_ACTIVITY_
In the passage on LlMADS genes, which motif was found only in Type II LlMADS proteins?

_SOURCE PASSAGE_
———

Gene duplication relationships among LlMADS genes were inferred by collinearity analysis. Ten linear pairs of fifteen LlMADS genes were identified in L. littorea (Figure 2B). It is worth noting that none of the collinearity events occurred on the same chromosome, highlighting the roles of chromosome segment duplications in the expansion of the MADS-box gene family in L. littorea.

2.4. Conserved Motif and Gene Structure Analysis

A total of ten conserved motifs were found in LlMADS proteins (Figure 3A). Each LlMADS protein contained one to eight motifs. Motif1, 3, and 5 were the most common domains that were shared by most LlMADS proteins at the N-terminus regions. In contrast, Motif 7, which is a K-box domain, was only found in Type II LlMADS proteins. In contrast to conserved N-terminus regions, C-terminus regions of LlMADS proteins were of relatively high variability.

———

_DATASET RECORDS_
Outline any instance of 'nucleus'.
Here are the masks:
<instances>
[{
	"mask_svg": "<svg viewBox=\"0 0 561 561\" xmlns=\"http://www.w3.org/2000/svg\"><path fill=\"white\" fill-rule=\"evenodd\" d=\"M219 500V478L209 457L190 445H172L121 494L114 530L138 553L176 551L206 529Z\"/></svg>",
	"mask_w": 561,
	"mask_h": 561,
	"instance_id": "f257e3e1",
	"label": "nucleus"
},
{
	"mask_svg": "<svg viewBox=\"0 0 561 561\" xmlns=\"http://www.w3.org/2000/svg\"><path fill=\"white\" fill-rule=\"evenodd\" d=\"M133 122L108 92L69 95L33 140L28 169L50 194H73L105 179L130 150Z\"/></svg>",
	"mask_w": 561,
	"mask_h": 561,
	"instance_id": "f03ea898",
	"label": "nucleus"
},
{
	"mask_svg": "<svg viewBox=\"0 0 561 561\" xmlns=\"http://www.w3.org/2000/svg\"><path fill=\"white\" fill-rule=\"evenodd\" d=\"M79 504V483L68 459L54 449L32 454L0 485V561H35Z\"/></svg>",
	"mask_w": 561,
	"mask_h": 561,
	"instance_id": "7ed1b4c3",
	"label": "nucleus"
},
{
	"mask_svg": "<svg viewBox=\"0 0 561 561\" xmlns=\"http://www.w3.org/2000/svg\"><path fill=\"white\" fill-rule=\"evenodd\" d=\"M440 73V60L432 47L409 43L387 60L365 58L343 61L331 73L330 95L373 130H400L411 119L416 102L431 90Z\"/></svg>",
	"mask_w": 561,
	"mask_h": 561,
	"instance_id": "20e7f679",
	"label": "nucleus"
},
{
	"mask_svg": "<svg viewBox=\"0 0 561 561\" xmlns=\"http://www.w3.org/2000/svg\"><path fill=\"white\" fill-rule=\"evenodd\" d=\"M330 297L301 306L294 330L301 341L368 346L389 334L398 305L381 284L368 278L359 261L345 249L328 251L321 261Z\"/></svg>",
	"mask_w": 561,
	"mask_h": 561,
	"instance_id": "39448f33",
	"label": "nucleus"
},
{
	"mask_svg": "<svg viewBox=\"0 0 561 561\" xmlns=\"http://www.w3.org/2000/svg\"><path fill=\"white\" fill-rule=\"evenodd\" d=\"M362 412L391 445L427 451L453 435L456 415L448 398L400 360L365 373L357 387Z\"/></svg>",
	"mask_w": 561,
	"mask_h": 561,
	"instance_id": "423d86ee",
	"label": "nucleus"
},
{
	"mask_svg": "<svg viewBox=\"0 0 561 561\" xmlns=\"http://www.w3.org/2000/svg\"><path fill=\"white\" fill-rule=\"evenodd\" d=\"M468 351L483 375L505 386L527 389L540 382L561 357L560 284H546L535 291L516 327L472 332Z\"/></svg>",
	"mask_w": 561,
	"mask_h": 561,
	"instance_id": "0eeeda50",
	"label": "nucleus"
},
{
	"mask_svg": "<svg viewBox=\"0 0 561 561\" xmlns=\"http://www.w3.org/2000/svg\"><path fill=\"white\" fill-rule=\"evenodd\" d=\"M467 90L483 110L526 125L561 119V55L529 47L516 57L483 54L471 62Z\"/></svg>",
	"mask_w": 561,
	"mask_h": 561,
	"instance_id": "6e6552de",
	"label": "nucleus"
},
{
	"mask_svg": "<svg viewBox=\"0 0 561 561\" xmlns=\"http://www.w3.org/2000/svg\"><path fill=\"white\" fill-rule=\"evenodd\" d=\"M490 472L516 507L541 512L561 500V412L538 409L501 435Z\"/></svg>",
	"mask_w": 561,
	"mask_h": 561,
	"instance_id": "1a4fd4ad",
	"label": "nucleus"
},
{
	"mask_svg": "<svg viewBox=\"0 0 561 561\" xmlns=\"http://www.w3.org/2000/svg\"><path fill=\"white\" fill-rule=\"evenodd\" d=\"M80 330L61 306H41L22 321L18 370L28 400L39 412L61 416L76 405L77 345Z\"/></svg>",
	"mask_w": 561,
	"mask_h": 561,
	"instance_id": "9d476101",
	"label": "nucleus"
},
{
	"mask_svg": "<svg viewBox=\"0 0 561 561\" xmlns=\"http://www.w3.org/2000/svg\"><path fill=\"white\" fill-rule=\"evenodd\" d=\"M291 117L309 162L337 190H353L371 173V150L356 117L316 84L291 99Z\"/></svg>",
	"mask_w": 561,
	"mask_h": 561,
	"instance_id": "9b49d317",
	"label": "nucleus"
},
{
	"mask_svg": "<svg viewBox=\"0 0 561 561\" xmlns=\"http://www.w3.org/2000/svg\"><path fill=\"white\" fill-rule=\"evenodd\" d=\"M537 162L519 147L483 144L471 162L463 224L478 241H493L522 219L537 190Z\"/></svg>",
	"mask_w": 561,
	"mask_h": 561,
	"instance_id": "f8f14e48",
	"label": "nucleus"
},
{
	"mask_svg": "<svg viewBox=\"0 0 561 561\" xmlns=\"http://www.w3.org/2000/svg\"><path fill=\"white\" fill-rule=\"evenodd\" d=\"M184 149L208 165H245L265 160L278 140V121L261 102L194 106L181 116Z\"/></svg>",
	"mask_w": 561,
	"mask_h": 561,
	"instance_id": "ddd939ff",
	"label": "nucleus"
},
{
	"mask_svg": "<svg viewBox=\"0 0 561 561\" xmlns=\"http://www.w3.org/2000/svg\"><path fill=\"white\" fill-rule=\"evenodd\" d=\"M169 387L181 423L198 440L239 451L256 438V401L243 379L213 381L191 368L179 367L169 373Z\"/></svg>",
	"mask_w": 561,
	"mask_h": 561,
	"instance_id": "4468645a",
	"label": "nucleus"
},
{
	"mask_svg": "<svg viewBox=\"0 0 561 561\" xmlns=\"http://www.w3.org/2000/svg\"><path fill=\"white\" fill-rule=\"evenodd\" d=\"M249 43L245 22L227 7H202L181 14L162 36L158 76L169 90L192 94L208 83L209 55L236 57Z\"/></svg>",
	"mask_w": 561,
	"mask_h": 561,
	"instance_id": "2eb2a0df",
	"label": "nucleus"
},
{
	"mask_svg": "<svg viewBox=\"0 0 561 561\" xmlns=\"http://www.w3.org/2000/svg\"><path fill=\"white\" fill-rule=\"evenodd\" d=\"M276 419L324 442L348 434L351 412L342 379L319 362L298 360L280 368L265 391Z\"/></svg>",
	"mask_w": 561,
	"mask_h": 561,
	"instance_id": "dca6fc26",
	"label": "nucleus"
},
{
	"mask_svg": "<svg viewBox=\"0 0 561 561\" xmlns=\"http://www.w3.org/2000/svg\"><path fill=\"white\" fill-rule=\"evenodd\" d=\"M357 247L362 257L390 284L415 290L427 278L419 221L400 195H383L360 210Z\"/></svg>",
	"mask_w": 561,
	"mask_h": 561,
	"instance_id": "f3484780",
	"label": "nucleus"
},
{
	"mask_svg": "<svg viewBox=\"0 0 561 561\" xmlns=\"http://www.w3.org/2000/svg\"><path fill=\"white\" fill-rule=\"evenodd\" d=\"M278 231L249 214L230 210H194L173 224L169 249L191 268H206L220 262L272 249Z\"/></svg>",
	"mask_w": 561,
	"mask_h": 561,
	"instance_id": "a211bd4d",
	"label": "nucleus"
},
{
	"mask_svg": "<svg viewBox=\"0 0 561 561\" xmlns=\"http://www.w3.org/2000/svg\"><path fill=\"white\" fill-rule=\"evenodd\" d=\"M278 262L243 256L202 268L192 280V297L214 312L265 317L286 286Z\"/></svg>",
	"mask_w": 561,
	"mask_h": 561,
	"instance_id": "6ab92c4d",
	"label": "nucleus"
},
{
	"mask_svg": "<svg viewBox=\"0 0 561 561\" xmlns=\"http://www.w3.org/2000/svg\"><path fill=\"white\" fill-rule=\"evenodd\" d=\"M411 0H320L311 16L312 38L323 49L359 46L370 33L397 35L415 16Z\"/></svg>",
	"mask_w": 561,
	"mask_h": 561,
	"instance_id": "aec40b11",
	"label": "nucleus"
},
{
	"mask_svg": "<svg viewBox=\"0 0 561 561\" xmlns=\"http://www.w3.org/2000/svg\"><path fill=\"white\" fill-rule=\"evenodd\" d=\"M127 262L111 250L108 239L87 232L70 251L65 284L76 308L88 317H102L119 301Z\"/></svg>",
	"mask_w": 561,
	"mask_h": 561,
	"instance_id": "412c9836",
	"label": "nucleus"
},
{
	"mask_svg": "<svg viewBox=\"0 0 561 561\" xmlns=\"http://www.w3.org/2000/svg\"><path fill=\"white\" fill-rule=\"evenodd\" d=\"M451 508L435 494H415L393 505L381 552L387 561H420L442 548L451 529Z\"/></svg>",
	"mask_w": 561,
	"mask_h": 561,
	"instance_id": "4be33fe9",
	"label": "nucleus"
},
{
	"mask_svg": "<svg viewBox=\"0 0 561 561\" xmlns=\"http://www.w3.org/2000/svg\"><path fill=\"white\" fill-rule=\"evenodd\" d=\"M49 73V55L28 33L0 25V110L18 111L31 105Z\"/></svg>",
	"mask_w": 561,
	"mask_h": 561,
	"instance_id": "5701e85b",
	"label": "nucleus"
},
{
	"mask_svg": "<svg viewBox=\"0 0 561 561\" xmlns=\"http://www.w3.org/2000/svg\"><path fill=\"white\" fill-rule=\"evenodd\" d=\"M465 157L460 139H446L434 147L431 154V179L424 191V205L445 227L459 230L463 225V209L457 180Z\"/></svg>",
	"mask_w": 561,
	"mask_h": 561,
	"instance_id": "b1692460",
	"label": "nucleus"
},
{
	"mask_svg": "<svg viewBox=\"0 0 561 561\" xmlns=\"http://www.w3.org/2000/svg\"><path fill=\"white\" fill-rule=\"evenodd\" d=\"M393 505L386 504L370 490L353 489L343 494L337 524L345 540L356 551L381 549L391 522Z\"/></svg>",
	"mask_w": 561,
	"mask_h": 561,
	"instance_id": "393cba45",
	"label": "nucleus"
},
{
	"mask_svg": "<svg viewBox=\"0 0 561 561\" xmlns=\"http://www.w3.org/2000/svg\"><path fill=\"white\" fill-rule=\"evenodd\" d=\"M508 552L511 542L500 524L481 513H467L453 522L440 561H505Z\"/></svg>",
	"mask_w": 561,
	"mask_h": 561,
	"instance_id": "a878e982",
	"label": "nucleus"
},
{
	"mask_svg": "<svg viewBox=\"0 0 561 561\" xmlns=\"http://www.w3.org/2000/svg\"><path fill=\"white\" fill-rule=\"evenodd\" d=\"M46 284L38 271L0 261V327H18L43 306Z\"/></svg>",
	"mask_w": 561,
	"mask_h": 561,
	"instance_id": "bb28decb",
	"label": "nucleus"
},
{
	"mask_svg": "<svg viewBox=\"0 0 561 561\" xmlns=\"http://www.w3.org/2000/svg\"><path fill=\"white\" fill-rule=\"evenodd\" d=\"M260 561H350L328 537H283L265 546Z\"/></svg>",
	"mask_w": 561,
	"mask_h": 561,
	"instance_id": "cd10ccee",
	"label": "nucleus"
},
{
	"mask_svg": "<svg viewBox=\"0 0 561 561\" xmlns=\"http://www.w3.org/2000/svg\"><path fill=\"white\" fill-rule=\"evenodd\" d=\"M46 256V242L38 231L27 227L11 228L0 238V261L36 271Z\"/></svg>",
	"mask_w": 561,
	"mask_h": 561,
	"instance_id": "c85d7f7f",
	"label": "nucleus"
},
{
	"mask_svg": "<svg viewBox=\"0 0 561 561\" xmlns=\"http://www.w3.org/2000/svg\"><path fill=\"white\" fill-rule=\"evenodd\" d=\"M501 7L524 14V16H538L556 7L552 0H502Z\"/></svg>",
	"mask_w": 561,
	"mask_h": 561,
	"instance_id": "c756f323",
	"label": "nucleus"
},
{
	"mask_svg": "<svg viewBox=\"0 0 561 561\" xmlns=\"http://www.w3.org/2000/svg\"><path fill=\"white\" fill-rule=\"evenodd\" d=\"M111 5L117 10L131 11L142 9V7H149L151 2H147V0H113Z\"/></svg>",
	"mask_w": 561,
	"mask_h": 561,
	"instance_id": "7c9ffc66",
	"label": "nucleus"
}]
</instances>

———

_EXERCISE OUTPUT_
Motif 7, a K-box domain.